Making sense of your imaging data traditionally was and mostly still is a tedious process. One of the baselines of any neuroscientific research: Neuron Detection and Segmentation. Whether you are aiming to map brain structures in 3D, understand the wiring of different parts of the brain or understand the defects diseases like Alzheimer’s are causing within the brain structures, it all starts with neuron detection and segmentation. Only with a good segmentation in your hands, the extraction of relevant statistical data becomes possible.
In our approach, we have acquired confocal Airyscan data with a ZEISS LSM 880 of mouse brain. We used Thy1-GFP-M Mice, perfused and postfixed overnight and produced vibratome sections with 50 µm thickness. The images are representative of data collected by numerous neuroscientists to answer various scientific questions.
We made use of the machine-learning module ZEISS ZEN Intellesis and spend some time categorizing the parts of the images we wanted to analyze. More concretely, we used two of the confocal image stacks and invested about one day to quickly paint some neurons, background and nuclei. In each stack we classified our different structures of interest in about 10 slices. It took the machine roughly 90 minutes to learn.
Once you have trained a model, the first thing you want is to apply it to the images. And you could run it from your local workstation with ZEISS ZEN Intellesis, that would be perfectly fine. However, that would block your workstation for the time it takes to run the segmentation, time you could start working on more image processing or visualization tasks. And we all know workstations are in short supply.

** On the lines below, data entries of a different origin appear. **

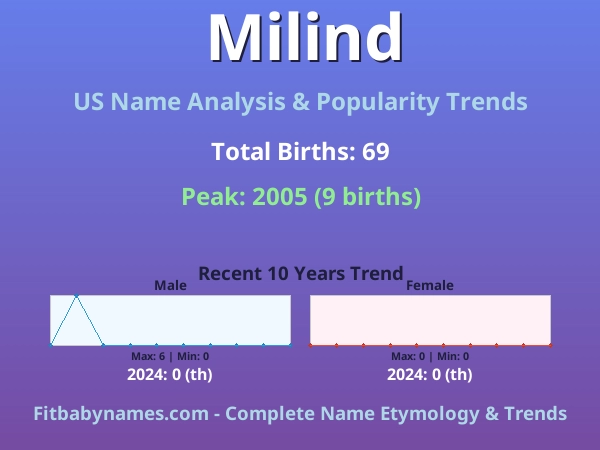 Milind

US Name Analysis & Popularity Trends

Total Births: 69

Peak: 2005 (9 births)

Recent 10 Years Trend

Male

Max: 6 | Min: 0

2024: 0 (th)

Female

Max: 0 | Min: 0

2024: 0 (th)

Fitbabynames.com - Complete Name Etymology & Trends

We propose to choose a way that is easily executable due to a convenient layout, repeatable and shareable. The cloud computation platform APEER offers a workflow editor that lets you set up a Neuron Segmentation Workflow.
Our Neuron Segmentation Workflow starts with an input to upload images or directly start the workflow from the microscope. The next module converts the file format, in our case a CZI image, and sends the files to the machine-learning module for segmentation. The training files we generated offline are used now to segment our dataset. Afterwards, we get two resulting image series, the segmentation, and the probability map, a measure of the certainty of our segmentation. Both image series are converted back to image stacks with additional modules.

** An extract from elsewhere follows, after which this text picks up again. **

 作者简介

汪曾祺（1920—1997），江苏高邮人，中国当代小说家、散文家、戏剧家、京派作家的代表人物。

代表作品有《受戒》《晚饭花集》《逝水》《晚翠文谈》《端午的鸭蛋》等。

After running the initial image through the workflow, we received a segmentation like the one below in our APEER account. Using the online viewer an initial visualization is right at your fingertips.
Finally, our example here is just the beginning; the workflow is easily extended with additional modules that use the segmentation for more in depth analyses.

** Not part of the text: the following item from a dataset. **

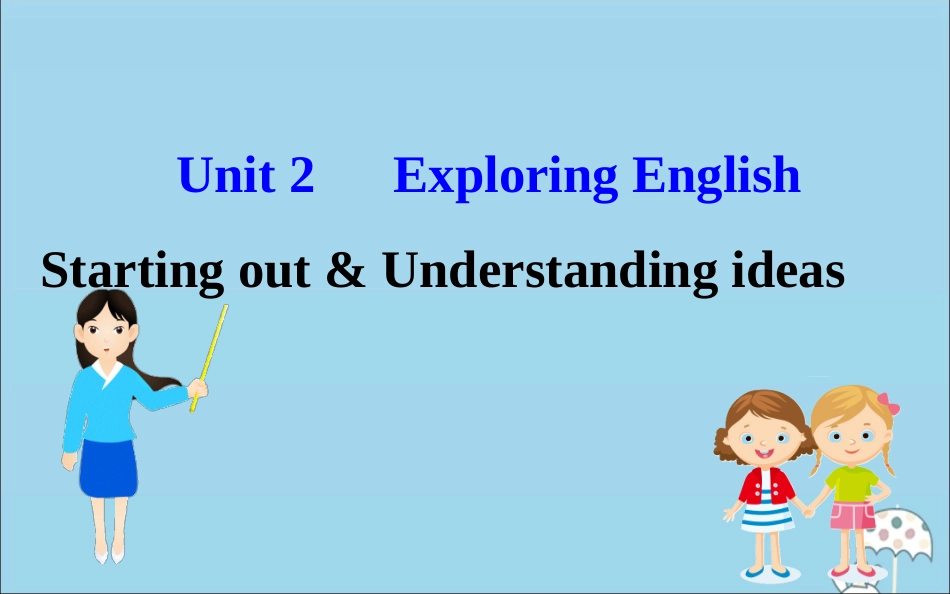 Unit 2　Exploring English

Starting out & Understanding ideas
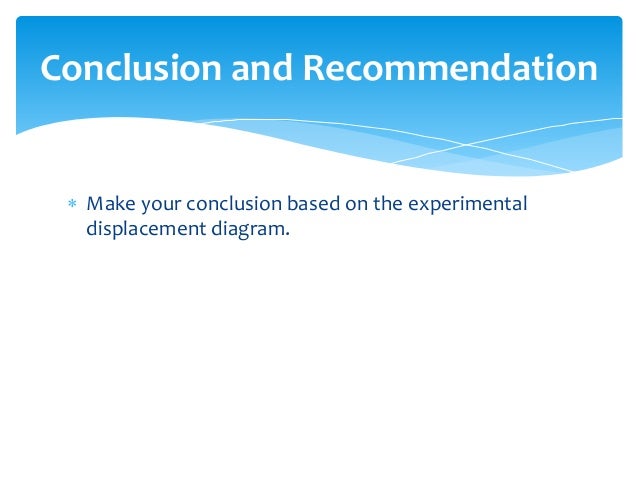 Conclusion and Recommendation

* Make your conclusion based on the experimental displacement diagram.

In a nutshell, this approach offers you a fast and reliable way towards neuron detection and segmentation. You will be able to make this workflow, or single steps, accessible to your lab or international collaborators you are writing papers with. Additionally, once you have published a paper based on this research, you can make it repeatable with one click. No more “I tried to copy your research, but I did not succeed.” The opportunities are endless. Welcome to the future.